Similarly, revered columnists like Herbert Keppler often spoke their critical mind in print and he probably had the tightest working relationship with the photo industry of any U.S. magazine writer. That's the good news.
OTOH...
One former editor of mine
absconded with a review Nikon system. Packed up, moved away and said,
"I'm keeping the camera and if you want it back come after me." Another
editor kept a Contax that he asserted was a gift and Contax asserted was
a loan. One fellow columnist was notorious for strong-arming
manufacturers into giving him free stuff in order to get coverage; if
you didn't give him product, you didn't get mentioned.

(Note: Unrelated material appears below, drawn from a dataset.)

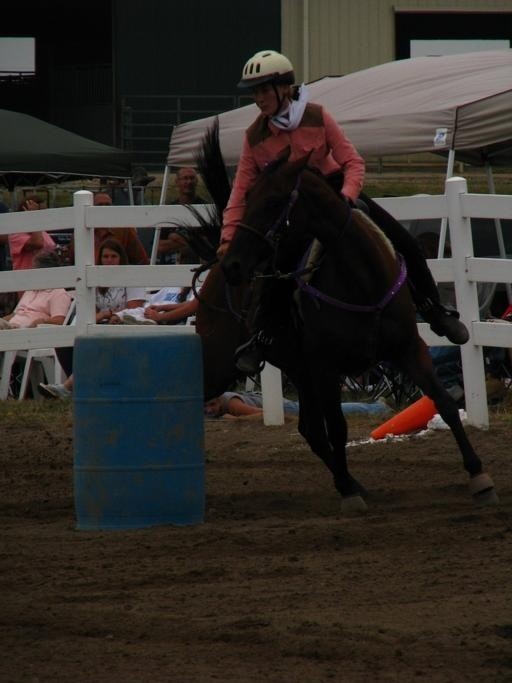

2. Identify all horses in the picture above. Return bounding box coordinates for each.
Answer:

In a most egregious case, an editor for one of the major magazines refused to return a high-end Kodak DSLR and when pressed claimed it had been "lost." Kodak was pretty damn sure it hadn't been. I said to my source at Kodak that I hoped they had gone after him for pocketing $20,000 worth of camera gear. They said that they hadn't because they were afraid that if they did the magazine might retaliate with bad press!
In fact, in none of the aforementioned situations did the manufacturers do anything except gulp and swallow their losses. I call it the "balance of terror." While magazines may seem pathologically afraid that manufacturers will pull their ads if they're given bad reviews, manufacturers are equally terrified that they'll get bad reviews if they complain about anything. Despite the extreme rarity of such occurrences, both sides are insanely gun shy. Ridiculous!

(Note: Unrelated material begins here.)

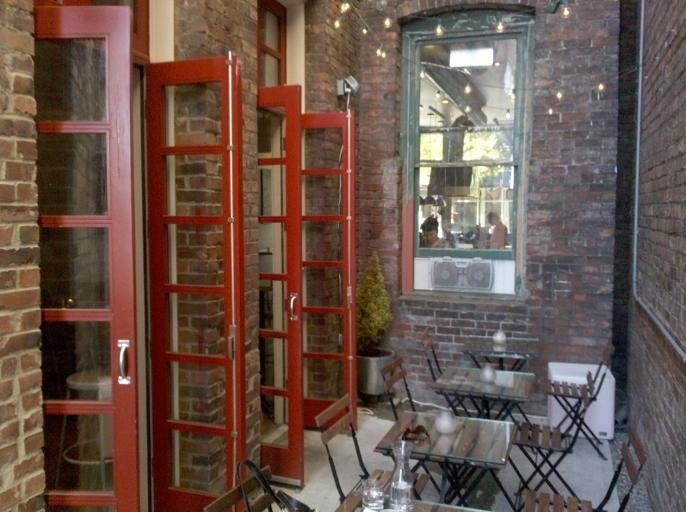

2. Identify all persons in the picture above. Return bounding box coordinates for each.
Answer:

Only a few times in my 30 year career has a manufacturer retaliated (or threatened to) over something I wrote. Fred Picker and Zone VI refused to pay their bills to Camera & Darkroom because they didn't like some factual (not even unflattering) press they got. Berkey Marketing pulled their ads for six months after I unfavorably (but accurately) reviewed a darkroom timer; my editor and publisher stood behind me the whole time. HP Marketing threatened to pull ads from C&D if we didn't do them some unreasonable favors. Editorial didn't cave in and they didn't pull their ads, but they did slander me online for years afterwards.
Personally, my way of dealing with this kind of extortion is to eliminate their power by cutting off their access and their PR. I blacklisted all three of those companies; Picker and Berkey are long gone, but HP Marketing's still around (as is the guy who tried to strong-arm us) so my ban on them is still in effect. That covers a lot of brand names, but there's no shortage of products for me to review from companies I respect.
Yeah, it's a brutal business, but then I knew this was a silly job when I took it.
_______________________
Dear Mr Ctein, what pleasure it is to see such straightforward views. The world could do with a good deal less artifice and humbug.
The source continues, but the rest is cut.